Calgary has managed to be practical about its economy — without the oil industry, there would be no Calgary — while growing its green culture and making it easy for residents and visitors to live an Earth-friendly life.
Calgary has several hotels with a respectable measure of environmental consciousness. Big names like Radisson, Fairmont and Marriott are all options for travelers who want a venue that gives them the chance to leave a lower-than-normal footprint during their Calgary stay. The Green Key Eco-Rating website gives a complete list of green hotels in Calgary and wider Alberta (the above-mentioned brands were all awarded four green keys out of a possible five).
Those who want to spend a longer amount of time in Calgary, or who want an alternative to the usual hotel experience, would do well to consider the O Hotel Suites. These high-end suites are furnished with high-efficiency appliances including convection ovens. Bath products come in recyclable packages, and low-flow toilets, faucets and shower heads keep water waste to a minimum.
During the warmer months, numerous campgrounds in and around the city make camping a viable sleeping option.
Like many other places with similar population numbers, most Calgary residents rely on cars. However, there is also an impressive public transit system. The light-rail network, known as the C-Train, has three lines that spike off of one main route. Most major sites in the city can be reached by rail, while those farther afield are reachable by bus.
Many of Calgary’s neighborhoods, including the central district, are walkable. Winter does not stop pedestrians from traversing downtown. The Plus-15 skyway system makes it possible to travel around the city’s core without having to step outside into Alberta’s winter winds.
Some Calgary-dwelling diehards ride bicycles year-round, but summer is the best time to take advantage of the almost unbelievable network of bike trails and on-street bike lanes. There are over 600 kilometers of bike-only paths throughout the city, with another 200-plus kilometers of bike lanes on city streets. This impressive system makes biking the most practical carbon-free way to get around. Bikes can be taken on public transit during non-peak hours.
There are plenty of restaurants supporting local farmers and sustainable growing practices.
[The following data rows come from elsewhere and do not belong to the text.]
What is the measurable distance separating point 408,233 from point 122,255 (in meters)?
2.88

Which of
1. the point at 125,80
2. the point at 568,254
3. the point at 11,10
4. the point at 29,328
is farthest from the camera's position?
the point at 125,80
The menu at the aptly named Farm focuses on simple dishes that change seasonally depending on what is available. An open kitchen adds to the down-to-earth vibe. Though Farm does not work exclusively with local growers, its products are sourced from sustainable farms.
Organic enthusiasts who want to do their own shopping will be content at either of the two Calgary locations of the Planet Organic chain. The franchise sells organic food from Canadian growers. It has adopted Earth-friendly practices like using biodegradable bags and packaging materials.
Calgary’s Mount Royal University is attempting to bring eco-tourism in central and western Canada to the mainstream by training the next generation of green-travel professionals. The school offers one of the more unusual degree programs in North America: a bachelor’s degree in “applied eco-tourism and outdoor leadership.”
The Calgary Zoo is not only one of Canada’s premiere zoological gardens, it is also one of the more creative when it comes to conservation. Partnering with Alberta-based Civilized Adventures travel company, the zoo offers “ZooFaris” to exotic locations in Africa, Asia and Latin America. All proceeds from these trips go to the zoo’s conservation fund. Much of the fund’s money is sent to the Centre for Conservation Research, which seeks to reintroduce endangered species to Canada’s wildernesses and to preserve damaged or endangered eco-systems.
Calgary’s location offers easy access to the foothills of Canada’s Rockies. There are plenty of options for those who want to get out into nature, either on the prairie or in the mountains. Biking and hiking trails abound, and make Calgary a great base for eco-tourists.
Calgary is, surprisingly to many, an environmentally conscious city. Green-minded travelers who can push images of oil derricks out of their imaginations may find themselves pleasantly surprised by this progressive metropolis in Canada’s heartland.